WHAT IS NEEDED
In the pumping-lemma proof, copy the passage from "Now suppose the" to "so $vxz\notin L$.", switching "subsequence" to "scattered subword".

STUDY TEXT

Indeed, suppose it is; it should verify the pumping lemma for context-free languages. Let $n$ be the pumping length and $u = 0^n1^nc0^{n+1}1^{n+1} \in L$. The pumping lemma states that there exists a decomposition $u = vwxyz$ such that:

  1. $|wxy| \leqslant n$;
  2. $|wy| > 0$;
  3. for all $k\geqslant 0$, $vw^kxy^kz\in L$.

Now suppose the first two points are verified. Let us distinguish:

  • if $wxy$ is composed of only $0$'s or $1$'s, then $vxz$ does not contain as many $0$'s as $1$'s, so $vxz\notin L$;
  • if $w$ or $y$ contains $c$, then $vxz$ does not contain $c$, so $vxz\notin L$;
  • if $x$ contains $c$, then $w$ contains only $1$'s and $y$ contains only $0$'s (given $|wxy| \leqslant n$), and $vxz = 0^n1^mc0^k1^{n+1}$, with $m\neq n$ or $k\neq n+1$, so $vxz\notin L$;
  • if $w$ or $y$ contains $0$'s AND $1$'s, then $vw^2xy^2z$ contains $010101$ as a subsequence, so $vw^2xy^2z\notin L$;
  • given the previous cases, the only possibility is that $wxy$ is a subword of the $0^n1^n$ part or the $0^{n+1}1^{n+1}$ part. Since $wy\neq \varepsilon$, it means that $vxz = 0^i1^jc0^k1^{\ell}$ with either $k \neq i + 1$ or $\ell \neq j + 1$, so $vxz\notin L$.

DATA LISTING
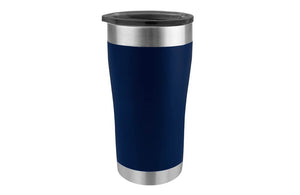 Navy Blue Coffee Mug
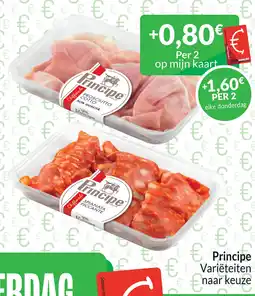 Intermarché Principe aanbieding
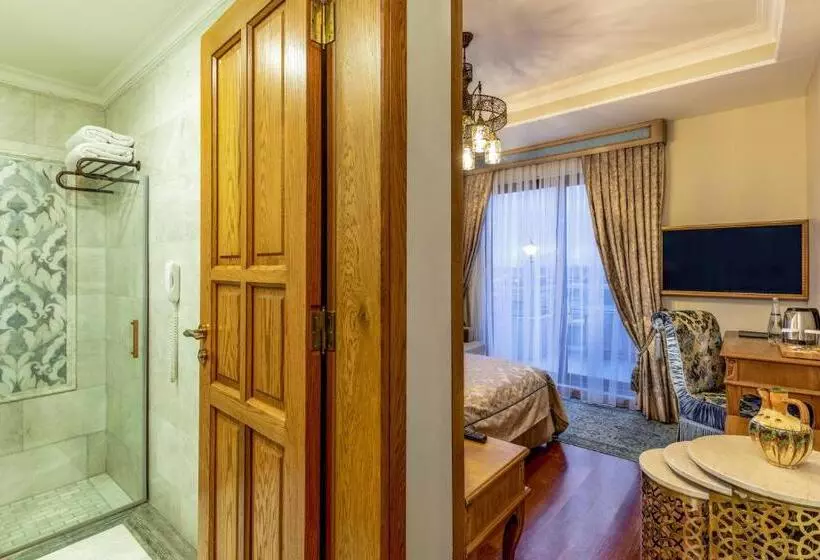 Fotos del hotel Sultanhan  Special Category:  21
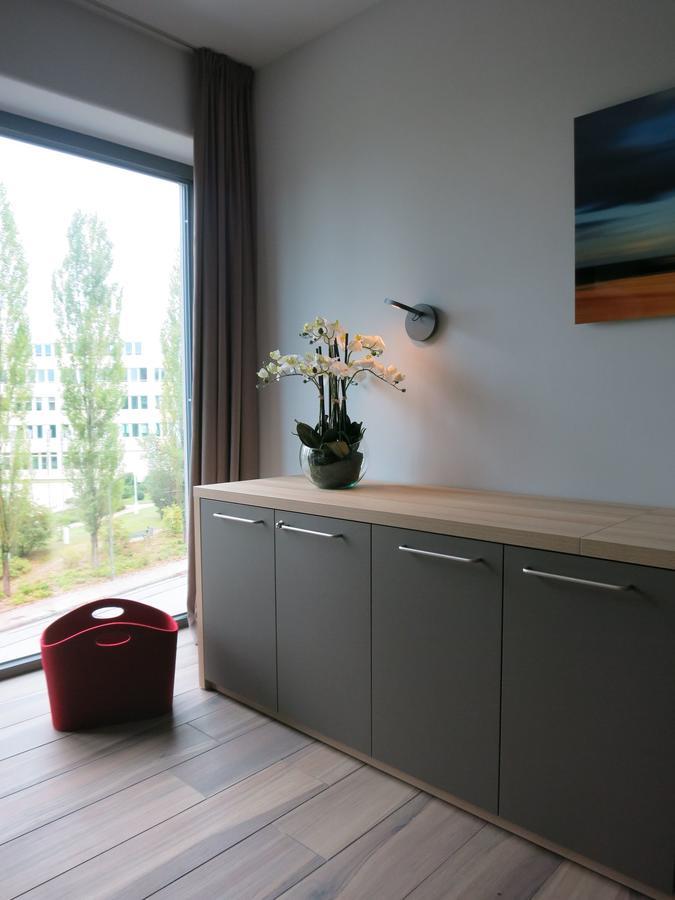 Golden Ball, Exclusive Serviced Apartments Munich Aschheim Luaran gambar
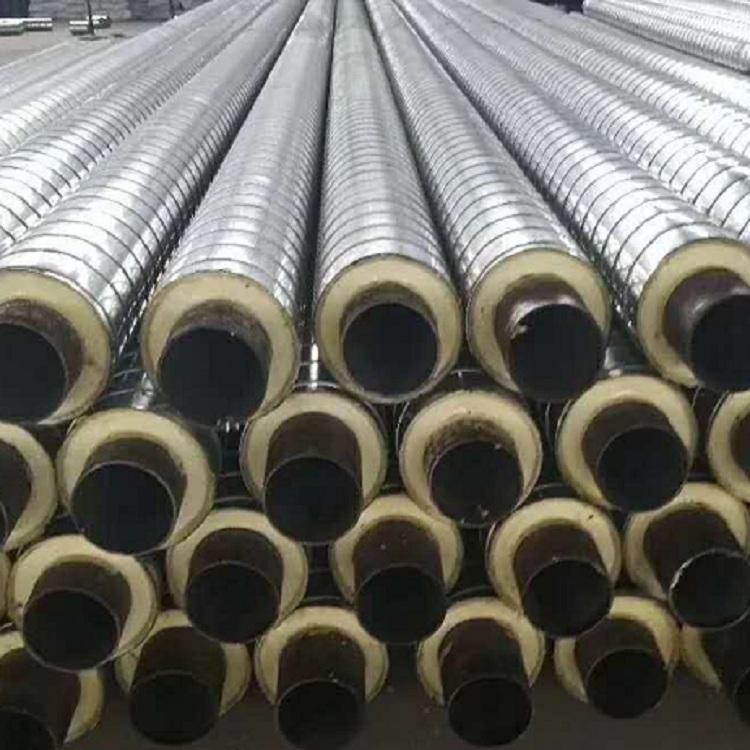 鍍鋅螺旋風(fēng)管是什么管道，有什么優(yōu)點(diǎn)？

...

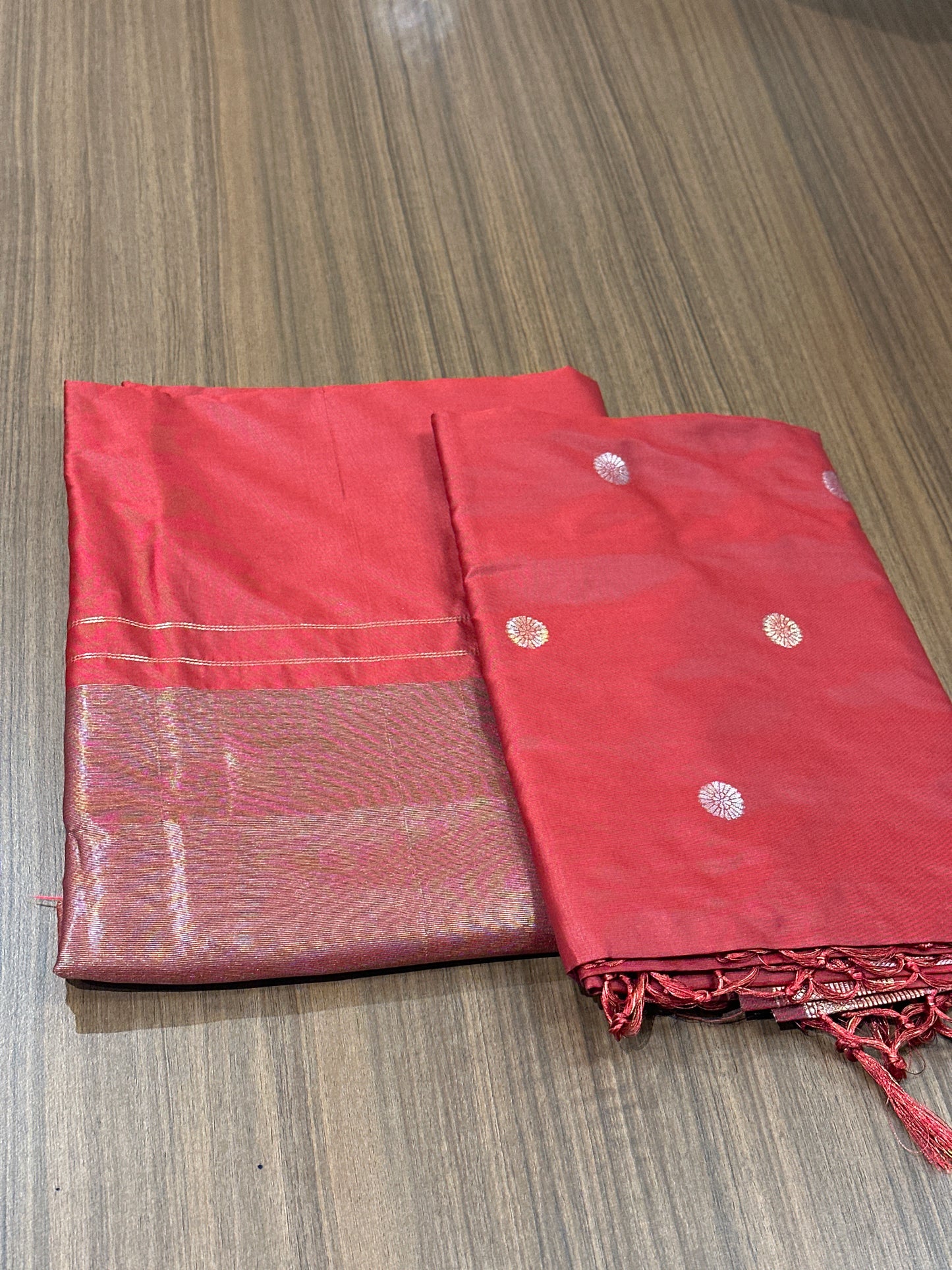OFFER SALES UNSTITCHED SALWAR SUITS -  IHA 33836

EXERCISE OUTPUT
Now suppose the first two points are verified. Let us distinguish:

  • if $wxy$ is composed of only $0$'s or $1$'s, then $vxz$ does not contain as many $0$'s as $1$'s, so $vxz\notin L$;
  • if $w$ or $y$ contains $c$, then $vxz$ does not contain $c$, so $vxz\notin L$;
  • if $x$ contains $c$, then $w$ contains only $1$'s and $y$ contains only $0$'s (given $|wxy| \leqslant n$), and $vxz = 0^n1^mc0^k1^{n+1}$, with $m\neq n$ or $k\neq n+1$, so $vxz\notin L$;
  • if $w$ or $y$ contains $0$'s AND $1$'s, then $vw^2xy^2z$ contains $010101$ as a scattered subword, so $vw^2xy^2z\notin L$;
  • given the previous cases, the only possibility is that $wxy$ is a subword of the $0^n1^n$ part or the $0^{n+1}1^{n+1}$ part. Since $wy\neq \varepsilon$, it means that $vxz = 0^i1^jc0^k1^{\ell}$ with either $k \neq i + 1$ or $\ell \neq j + 1$, so $vxz\notin L$.